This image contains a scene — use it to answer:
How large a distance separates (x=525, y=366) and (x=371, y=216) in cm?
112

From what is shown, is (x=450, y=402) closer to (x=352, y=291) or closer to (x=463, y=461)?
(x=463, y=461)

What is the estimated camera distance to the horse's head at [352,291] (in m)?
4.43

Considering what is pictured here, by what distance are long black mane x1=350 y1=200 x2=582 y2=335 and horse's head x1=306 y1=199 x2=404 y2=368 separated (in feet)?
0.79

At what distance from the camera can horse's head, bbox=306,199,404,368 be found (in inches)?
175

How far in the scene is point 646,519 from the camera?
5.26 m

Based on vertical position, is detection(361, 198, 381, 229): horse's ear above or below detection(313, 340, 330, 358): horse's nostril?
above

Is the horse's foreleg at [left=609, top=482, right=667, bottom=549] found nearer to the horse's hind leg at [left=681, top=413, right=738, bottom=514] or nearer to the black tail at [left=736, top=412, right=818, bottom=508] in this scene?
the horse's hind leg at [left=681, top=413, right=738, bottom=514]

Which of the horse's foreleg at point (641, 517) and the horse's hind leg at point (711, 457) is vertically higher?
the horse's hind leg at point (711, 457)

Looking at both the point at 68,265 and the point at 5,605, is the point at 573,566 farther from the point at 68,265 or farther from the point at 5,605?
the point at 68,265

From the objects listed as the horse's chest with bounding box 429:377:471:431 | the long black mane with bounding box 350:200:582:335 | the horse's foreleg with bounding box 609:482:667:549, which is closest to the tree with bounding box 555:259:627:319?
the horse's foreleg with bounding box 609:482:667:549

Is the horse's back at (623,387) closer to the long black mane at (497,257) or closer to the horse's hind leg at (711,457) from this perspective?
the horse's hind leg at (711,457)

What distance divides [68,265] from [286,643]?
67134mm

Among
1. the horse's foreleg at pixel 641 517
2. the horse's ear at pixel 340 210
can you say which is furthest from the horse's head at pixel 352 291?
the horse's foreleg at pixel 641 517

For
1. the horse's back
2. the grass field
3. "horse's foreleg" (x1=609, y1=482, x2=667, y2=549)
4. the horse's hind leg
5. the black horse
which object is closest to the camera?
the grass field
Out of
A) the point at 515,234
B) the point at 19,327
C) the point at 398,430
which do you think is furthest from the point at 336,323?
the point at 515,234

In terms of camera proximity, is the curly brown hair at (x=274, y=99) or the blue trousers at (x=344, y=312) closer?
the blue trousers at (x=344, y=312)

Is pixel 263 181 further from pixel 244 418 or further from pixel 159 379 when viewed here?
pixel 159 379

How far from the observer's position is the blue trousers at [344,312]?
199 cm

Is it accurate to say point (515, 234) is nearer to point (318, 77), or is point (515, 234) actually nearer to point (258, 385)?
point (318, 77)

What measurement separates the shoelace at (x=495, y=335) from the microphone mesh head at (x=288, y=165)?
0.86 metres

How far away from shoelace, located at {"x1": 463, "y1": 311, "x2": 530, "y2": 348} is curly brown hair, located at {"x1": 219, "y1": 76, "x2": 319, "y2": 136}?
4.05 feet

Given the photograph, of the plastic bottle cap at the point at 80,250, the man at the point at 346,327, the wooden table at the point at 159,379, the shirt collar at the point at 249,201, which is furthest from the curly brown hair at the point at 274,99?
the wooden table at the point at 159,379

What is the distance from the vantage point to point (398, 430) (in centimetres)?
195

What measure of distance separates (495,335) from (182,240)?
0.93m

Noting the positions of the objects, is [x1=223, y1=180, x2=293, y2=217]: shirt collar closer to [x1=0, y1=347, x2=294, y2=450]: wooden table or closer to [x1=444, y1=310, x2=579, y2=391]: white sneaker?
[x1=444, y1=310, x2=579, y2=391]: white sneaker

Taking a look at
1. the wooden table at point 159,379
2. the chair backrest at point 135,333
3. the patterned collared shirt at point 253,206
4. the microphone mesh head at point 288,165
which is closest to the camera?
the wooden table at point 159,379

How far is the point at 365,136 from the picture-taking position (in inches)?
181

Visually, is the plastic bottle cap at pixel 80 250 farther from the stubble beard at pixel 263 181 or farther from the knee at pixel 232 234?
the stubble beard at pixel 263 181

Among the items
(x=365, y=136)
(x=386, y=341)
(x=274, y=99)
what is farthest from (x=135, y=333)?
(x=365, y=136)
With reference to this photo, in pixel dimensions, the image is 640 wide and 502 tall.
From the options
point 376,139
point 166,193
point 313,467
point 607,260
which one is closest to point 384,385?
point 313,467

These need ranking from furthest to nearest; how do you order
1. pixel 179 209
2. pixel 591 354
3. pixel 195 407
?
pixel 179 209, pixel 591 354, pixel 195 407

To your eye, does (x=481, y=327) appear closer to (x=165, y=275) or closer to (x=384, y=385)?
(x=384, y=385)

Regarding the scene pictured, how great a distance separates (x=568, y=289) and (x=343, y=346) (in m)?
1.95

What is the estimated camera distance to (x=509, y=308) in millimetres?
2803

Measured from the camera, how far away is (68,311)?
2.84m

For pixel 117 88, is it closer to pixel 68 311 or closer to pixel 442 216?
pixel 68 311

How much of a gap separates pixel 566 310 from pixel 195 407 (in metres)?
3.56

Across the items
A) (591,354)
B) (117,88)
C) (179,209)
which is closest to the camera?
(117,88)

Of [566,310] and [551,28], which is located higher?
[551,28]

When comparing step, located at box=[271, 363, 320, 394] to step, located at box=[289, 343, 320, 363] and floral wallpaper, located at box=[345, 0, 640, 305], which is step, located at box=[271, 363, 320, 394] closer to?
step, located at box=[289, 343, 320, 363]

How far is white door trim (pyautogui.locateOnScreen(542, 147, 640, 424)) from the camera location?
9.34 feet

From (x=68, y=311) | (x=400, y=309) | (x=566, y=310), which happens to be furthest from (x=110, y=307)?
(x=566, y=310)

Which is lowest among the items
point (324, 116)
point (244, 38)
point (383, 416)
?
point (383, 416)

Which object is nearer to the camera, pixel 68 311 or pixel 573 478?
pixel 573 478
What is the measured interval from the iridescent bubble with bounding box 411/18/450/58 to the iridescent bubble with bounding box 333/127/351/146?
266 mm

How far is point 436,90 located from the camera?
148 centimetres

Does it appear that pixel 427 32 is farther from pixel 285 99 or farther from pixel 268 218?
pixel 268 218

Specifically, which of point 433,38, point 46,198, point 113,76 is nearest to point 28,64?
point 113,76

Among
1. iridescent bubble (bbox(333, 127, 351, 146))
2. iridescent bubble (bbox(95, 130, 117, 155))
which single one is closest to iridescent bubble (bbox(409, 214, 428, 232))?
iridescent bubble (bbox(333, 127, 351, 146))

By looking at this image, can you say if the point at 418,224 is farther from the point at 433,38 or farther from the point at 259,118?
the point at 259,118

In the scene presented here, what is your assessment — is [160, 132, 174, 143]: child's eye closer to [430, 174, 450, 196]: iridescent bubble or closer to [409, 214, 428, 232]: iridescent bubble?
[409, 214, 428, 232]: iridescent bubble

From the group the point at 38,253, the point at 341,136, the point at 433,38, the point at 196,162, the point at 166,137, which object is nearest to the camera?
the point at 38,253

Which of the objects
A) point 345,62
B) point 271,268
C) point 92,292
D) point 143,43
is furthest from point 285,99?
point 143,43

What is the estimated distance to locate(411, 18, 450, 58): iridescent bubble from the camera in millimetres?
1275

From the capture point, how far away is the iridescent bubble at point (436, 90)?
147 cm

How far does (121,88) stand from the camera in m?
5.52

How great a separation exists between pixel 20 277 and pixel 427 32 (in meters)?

- - - - - - -

• STATED PROBLEM:
Copy the rows from the line containing "From the capture" through the end of the rows, both ends included, with their requests unchanged, and multiply every distance in the answers by 0.3. Round each product to the same number of decimal places as the original figure, with halves rounded up.

• FULL RESPONSE:
From the capture point, how far away is the iridescent bubble at point (436, 90)?
44 cm

How far does (121,88) stand from the camera in m?
1.66

How great a separation exists between pixel 20 277 and pixel 427 32 (in meters)?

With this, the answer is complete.